-------- Supplied information --------

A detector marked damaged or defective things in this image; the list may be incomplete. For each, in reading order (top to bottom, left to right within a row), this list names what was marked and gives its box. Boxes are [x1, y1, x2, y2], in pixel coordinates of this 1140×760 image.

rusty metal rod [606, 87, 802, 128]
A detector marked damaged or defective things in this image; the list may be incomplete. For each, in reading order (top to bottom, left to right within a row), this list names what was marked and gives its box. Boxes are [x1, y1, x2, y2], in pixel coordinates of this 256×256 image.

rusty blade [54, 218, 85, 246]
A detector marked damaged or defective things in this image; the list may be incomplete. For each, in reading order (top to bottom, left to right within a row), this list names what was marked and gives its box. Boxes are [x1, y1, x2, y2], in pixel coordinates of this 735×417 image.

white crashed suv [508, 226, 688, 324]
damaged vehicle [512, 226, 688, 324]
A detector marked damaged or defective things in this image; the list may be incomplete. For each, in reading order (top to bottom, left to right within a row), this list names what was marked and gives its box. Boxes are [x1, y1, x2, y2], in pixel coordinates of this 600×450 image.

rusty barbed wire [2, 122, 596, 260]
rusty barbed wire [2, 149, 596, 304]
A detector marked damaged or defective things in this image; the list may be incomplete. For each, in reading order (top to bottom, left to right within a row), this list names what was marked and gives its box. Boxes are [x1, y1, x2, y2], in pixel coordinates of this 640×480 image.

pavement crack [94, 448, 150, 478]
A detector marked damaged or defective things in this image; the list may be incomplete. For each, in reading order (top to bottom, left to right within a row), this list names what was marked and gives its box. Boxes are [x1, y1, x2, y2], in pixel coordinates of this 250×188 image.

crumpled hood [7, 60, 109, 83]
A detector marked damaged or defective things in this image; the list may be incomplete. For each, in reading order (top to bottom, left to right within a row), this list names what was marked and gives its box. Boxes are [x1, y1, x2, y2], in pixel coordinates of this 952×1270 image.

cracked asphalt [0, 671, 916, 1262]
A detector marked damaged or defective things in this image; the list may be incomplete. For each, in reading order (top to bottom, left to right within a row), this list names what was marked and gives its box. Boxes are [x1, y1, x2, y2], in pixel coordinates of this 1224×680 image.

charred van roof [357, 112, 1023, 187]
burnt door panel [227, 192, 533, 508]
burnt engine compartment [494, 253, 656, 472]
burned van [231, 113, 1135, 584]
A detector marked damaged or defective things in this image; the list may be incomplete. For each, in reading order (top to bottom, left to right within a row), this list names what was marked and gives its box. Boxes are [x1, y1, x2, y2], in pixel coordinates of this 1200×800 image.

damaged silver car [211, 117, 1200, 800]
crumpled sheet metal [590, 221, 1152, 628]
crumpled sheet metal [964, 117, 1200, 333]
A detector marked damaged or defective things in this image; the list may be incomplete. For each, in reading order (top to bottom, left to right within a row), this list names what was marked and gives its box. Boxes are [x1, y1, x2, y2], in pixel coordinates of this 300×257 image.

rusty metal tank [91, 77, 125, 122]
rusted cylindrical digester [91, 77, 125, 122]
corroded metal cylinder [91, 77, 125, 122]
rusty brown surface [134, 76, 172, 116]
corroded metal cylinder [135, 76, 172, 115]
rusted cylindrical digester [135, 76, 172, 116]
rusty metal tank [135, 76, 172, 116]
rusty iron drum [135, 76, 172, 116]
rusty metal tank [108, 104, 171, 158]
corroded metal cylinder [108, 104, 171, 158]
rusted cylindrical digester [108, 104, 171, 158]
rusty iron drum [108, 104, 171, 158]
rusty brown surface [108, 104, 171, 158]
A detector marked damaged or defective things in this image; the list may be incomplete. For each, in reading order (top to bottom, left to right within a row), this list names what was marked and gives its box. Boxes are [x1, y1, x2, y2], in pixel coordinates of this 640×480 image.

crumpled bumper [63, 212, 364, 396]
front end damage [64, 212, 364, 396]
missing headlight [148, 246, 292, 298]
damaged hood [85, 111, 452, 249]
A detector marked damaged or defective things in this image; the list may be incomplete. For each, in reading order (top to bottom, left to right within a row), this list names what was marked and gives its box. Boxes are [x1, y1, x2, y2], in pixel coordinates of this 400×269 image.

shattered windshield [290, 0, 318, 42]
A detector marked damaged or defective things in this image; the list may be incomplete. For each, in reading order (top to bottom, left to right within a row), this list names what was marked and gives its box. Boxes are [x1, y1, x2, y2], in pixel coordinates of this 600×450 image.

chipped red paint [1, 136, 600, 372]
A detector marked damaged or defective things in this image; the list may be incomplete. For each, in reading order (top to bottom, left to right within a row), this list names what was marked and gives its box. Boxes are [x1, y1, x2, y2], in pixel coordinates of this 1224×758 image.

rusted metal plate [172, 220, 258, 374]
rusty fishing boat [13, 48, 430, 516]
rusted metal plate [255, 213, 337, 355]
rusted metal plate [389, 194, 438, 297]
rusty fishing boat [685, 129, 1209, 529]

--------

- Task description: Output the entire listing exactly, including each line.

- Reply:
A detector marked damaged or defective things in this image; the list may be incomplete. For each, in reading order (top to bottom, left to right within a row), this list names what was marked and gives its box. Boxes are [x1, y1, x2, y2], in pixel coordinates of this 1140×760 image.

rusty metal rod [606, 87, 802, 128]
A detector marked damaged or defective things in this image; the list may be incomplete. For each, in reading order (top to bottom, left to right within a row), this list names what was marked and gives its box. Boxes are [x1, y1, x2, y2], in pixel coordinates of this 256×256 image.

rusty blade [54, 218, 85, 246]
A detector marked damaged or defective things in this image; the list may be incomplete. For each, in reading order (top to bottom, left to right within a row), this list names what was marked and gives its box. Boxes are [x1, y1, x2, y2], in pixel coordinates of this 735×417 image.

white crashed suv [508, 226, 688, 324]
damaged vehicle [512, 226, 688, 324]
A detector marked damaged or defective things in this image; the list may be incomplete. For each, in reading order (top to bottom, left to right within a row), this list names what was marked and gives its box. Boxes are [x1, y1, x2, y2], in pixel coordinates of this 600×450 image.

rusty barbed wire [2, 122, 596, 260]
rusty barbed wire [2, 149, 596, 304]
A detector marked damaged or defective things in this image; the list may be incomplete. For each, in reading order (top to bottom, left to right within a row), this list names what was marked and gives its box. Boxes are [x1, y1, x2, y2], in pixel coordinates of this 640×480 image.

pavement crack [94, 448, 150, 478]
A detector marked damaged or defective things in this image; the list may be incomplete. For each, in reading order (top to bottom, left to right within a row), this list names what was marked and gives its box. Boxes are [x1, y1, x2, y2], in pixel coordinates of this 250×188 image.

crumpled hood [7, 60, 109, 83]
A detector marked damaged or defective things in this image; the list may be incomplete. For each, in reading order (top to bottom, left to right within a row), this list names what was marked and gives its box. Boxes are [x1, y1, x2, y2], in pixel coordinates of this 952×1270 image.

cracked asphalt [0, 671, 916, 1262]
A detector marked damaged or defective things in this image; the list may be incomplete. For each, in reading order (top to bottom, left to right within a row), this list names what was marked and gives its box. Boxes are [x1, y1, x2, y2], in pixel coordinates of this 1224×680 image.

charred van roof [357, 112, 1023, 187]
burnt door panel [227, 192, 533, 508]
burnt engine compartment [494, 253, 656, 472]
burned van [231, 113, 1135, 584]
A detector marked damaged or defective things in this image; the list may be incomplete. For each, in reading order (top to bottom, left to right within a row), this list names what was marked and gives its box. Boxes are [x1, y1, x2, y2], in pixel coordinates of this 1200×800 image.

damaged silver car [211, 117, 1200, 800]
crumpled sheet metal [590, 221, 1152, 628]
crumpled sheet metal [964, 117, 1200, 333]
A detector marked damaged or defective things in this image; the list may be incomplete. For each, in reading order (top to bottom, left to right within a row), this list names what was marked and gives its box. Boxes are [x1, y1, x2, y2], in pixel coordinates of this 300×257 image.

rusty metal tank [91, 77, 125, 122]
rusted cylindrical digester [91, 77, 125, 122]
corroded metal cylinder [91, 77, 125, 122]
rusty brown surface [134, 76, 172, 116]
corroded metal cylinder [135, 76, 172, 115]
rusted cylindrical digester [135, 76, 172, 116]
rusty metal tank [135, 76, 172, 116]
rusty iron drum [135, 76, 172, 116]
rusty metal tank [108, 104, 171, 158]
corroded metal cylinder [108, 104, 171, 158]
rusted cylindrical digester [108, 104, 171, 158]
rusty iron drum [108, 104, 171, 158]
rusty brown surface [108, 104, 171, 158]
A detector marked damaged or defective things in this image; the list may be incomplete. For each, in reading order (top to bottom, left to right within a row), this list names what was marked and gives its box. Boxes are [x1, y1, x2, y2], in pixel coordinates of this 640×480 image.

crumpled bumper [63, 212, 364, 396]
front end damage [64, 212, 364, 396]
missing headlight [148, 246, 292, 298]
damaged hood [85, 111, 452, 249]
A detector marked damaged or defective things in this image; the list may be incomplete. For each, in reading order (top to bottom, left to right within a row), this list names what was marked and gives its box. Boxes are [x1, y1, x2, y2], in pixel coordinates of this 400×269 image.

shattered windshield [290, 0, 318, 42]
A detector marked damaged or defective things in this image; the list may be incomplete. For each, in reading order (top to bottom, left to right within a row), this list names what was marked and gives its box. Boxes are [x1, y1, x2, y2], in pixel coordinates of this 600×450 image.

chipped red paint [1, 136, 600, 372]
A detector marked damaged or defective things in this image; the list may be incomplete. For each, in reading order (top to bottom, left to right within a row), this list names what was marked and gives its box. Boxes are [x1, y1, x2, y2], in pixel coordinates of this 1224×758 image.

rusted metal plate [172, 220, 258, 374]
rusty fishing boat [13, 48, 430, 516]
rusted metal plate [255, 213, 337, 355]
rusted metal plate [389, 194, 438, 297]
rusty fishing boat [685, 129, 1209, 529]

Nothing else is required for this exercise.